Answer: No. As of March 2026, TRAIGA has not been enacted. However, the Texas Capture or Use of Biometric Identifier Act (CUBI) is currently in effect and applies to biometric data in hiring. See the Texas CUBI guide for current obligations.
What Texas AI law is currently in effect for hiring?
Answer: The Texas CUBI (Business & Commerce Code § 503.001) is currently in effect and applies to biometric data collection in hiring — including facial recognition and voiceprint analysis. Federal EEOC AI guidance also applies to all Texas employers.
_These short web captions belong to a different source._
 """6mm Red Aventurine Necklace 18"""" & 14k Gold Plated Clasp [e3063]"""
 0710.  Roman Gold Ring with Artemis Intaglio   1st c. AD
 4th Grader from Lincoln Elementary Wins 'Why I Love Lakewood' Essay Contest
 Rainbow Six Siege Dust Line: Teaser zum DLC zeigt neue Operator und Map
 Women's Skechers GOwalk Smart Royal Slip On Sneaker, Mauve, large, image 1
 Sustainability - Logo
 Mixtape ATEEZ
If we hire remotely and candidates are in other states, do those states' AI laws apply?
Answer: Yes. AI hiring laws in Illinois, New York City, California, Colorado, and Washington apply based on candidate location. Texas employers hiring in those states must comply with those laws today, regardless of TRAIGA's status.
What is the best TRAIGA preparation strategy?
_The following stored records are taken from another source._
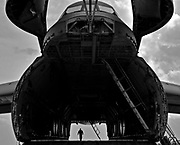 Airmen prepare a C-5 Galaxy for cargo, April 2, 2011, at Joint Base Andrews, Md. Ground crews are able to load and off-load the C-5 simultaneously at the front and rear cargo openings, reducing cargo transfer times.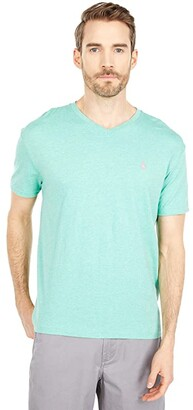 Polo Ralph Lauren Classic Fit V-Neck Tee (Expedition Dune Heather) Men's T Shirt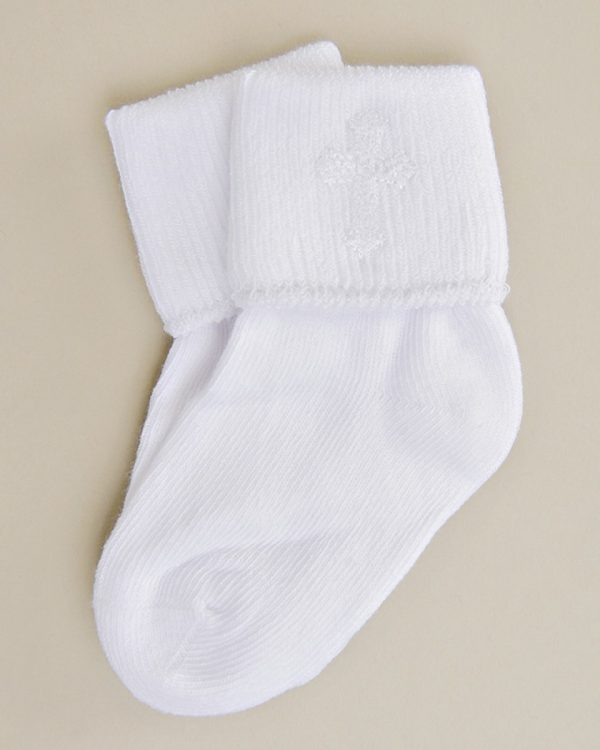 Cross Embroidered Socks - One Small Child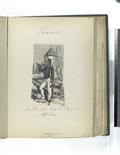 20 Batallon (de) Infanteria Ligera . (Trompeta -) 1848 (NYPL b14896507-91267).tiff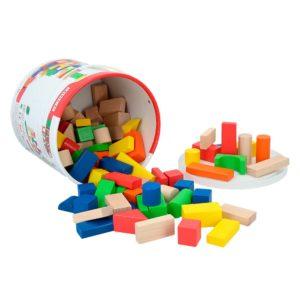 Juego de bloques de madera con 100 unidades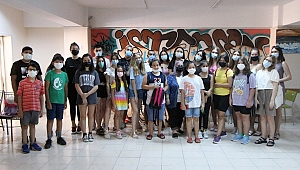 AIESEC İzmir ve KARGEM'den kültürlerarası proje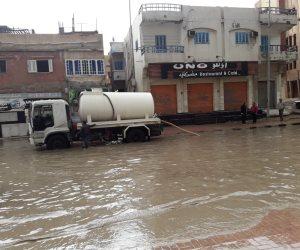 شمال سيناء طوارئ لمواجهة الأمطار.. واستمرار سحب المياه من الشوارع (صور)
Answer: Adopt a risk-based AI governance framework now: audit your tools, implement candidate disclosures, establish human review processes, and conduct bias testing. This positions you for compliance with TRAIGA and any other state AI law your hiring operations touch.
What is the difference between TRAIGA and Texas CUBI?
Answer: CUBI (currently in effect) covers biometric identifiers specifically — facial geometry, voiceprints, fingerprints. TRAIGA (proposed) would create a broader AI governance framework covering all high-risk AI in employment, not just biometric data.
Last updated: March 2026. This content is for informational purposes only and does not constitute legal advice. TRAIGA status and requirements may change as legislation advances. Consult qualified employment counsel for guidance specific to your organization.